● Information given:
--- --- ---
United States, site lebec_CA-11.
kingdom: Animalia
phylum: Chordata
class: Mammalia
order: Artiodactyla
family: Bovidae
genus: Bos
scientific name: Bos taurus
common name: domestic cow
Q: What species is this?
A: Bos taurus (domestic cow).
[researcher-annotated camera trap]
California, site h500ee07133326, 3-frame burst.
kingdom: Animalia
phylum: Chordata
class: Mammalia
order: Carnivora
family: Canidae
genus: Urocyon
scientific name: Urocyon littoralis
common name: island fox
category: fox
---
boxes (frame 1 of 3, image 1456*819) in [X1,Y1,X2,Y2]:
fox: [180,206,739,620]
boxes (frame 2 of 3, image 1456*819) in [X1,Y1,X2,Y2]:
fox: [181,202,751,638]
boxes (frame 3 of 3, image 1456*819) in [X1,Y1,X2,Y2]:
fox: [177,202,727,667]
--- --- ---
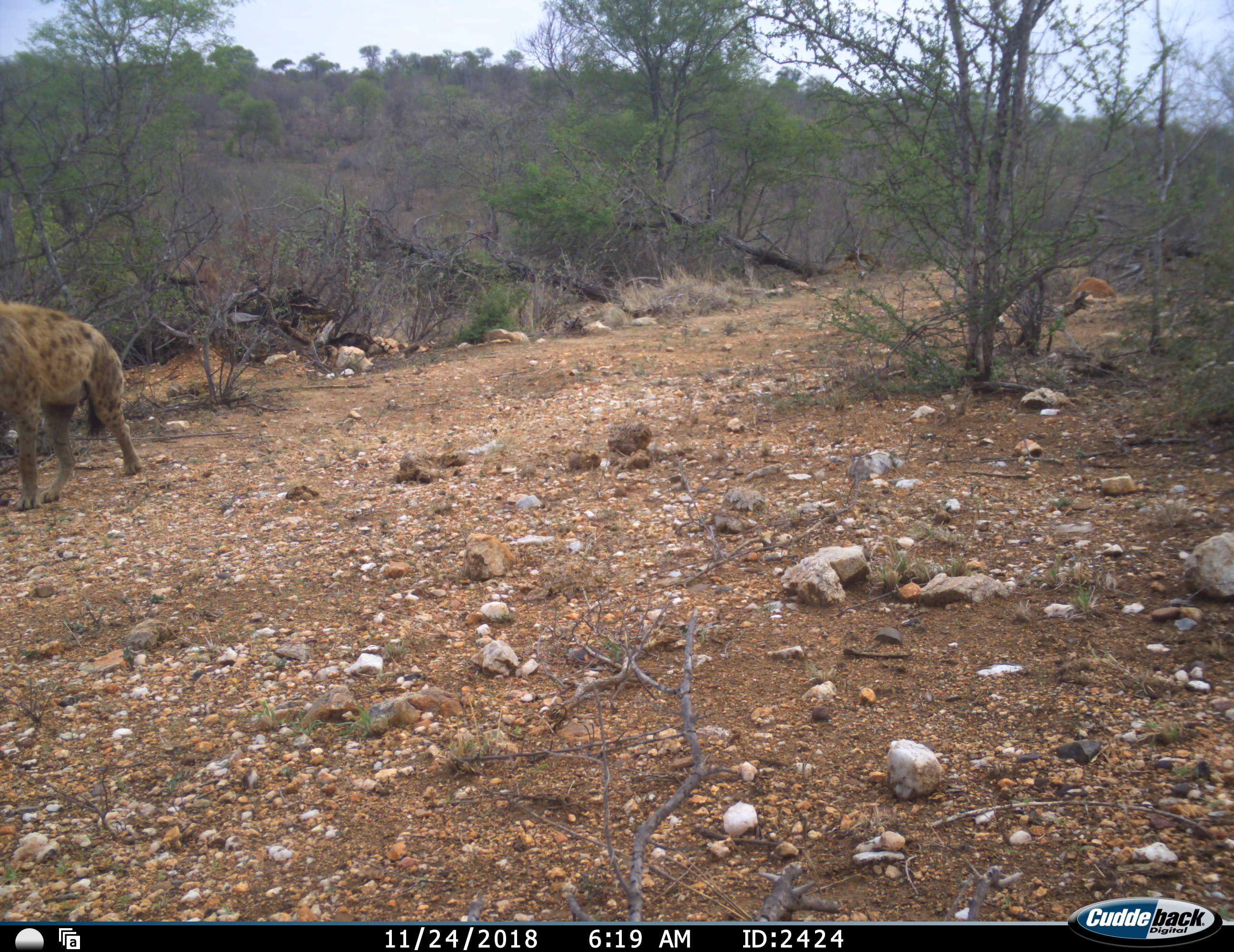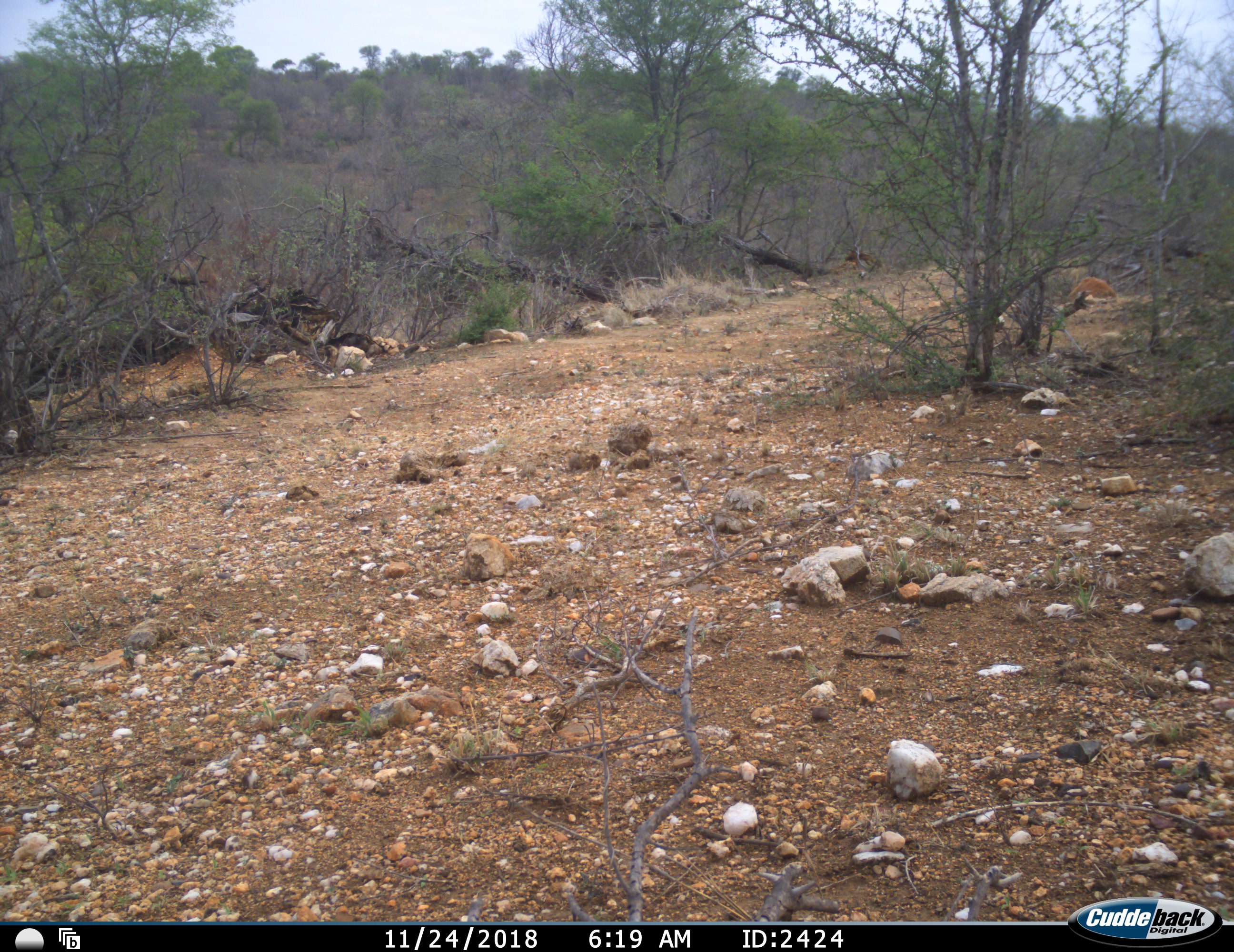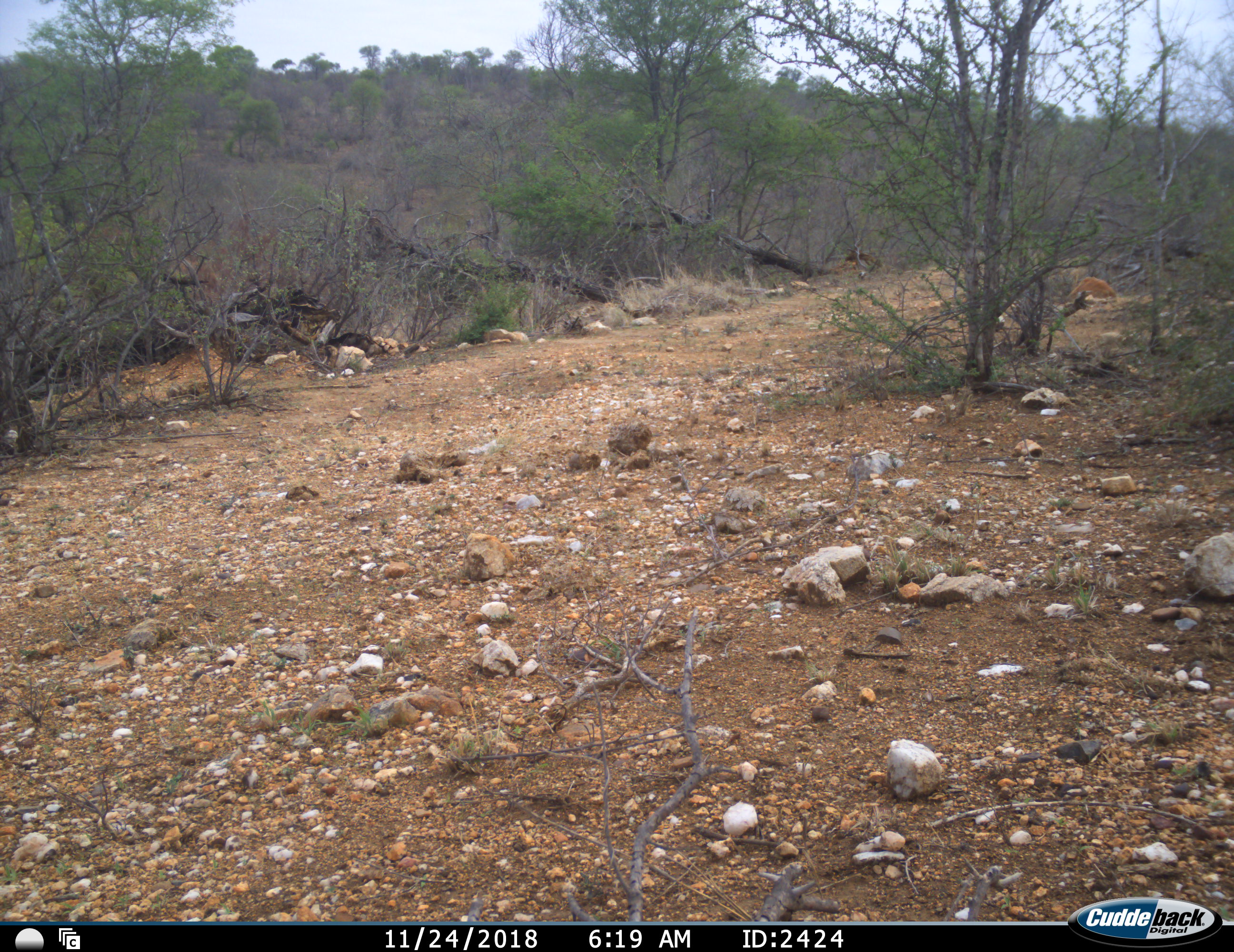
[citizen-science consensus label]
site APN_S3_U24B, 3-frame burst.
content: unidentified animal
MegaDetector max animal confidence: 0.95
--- --- ---
● Requirement: Bring together all lines in the records where the word "burst" is found.

● Problem solution:
California, site h500ee07133326, 3-frame burst.
site APN_S3_U24B, 3-frame burst.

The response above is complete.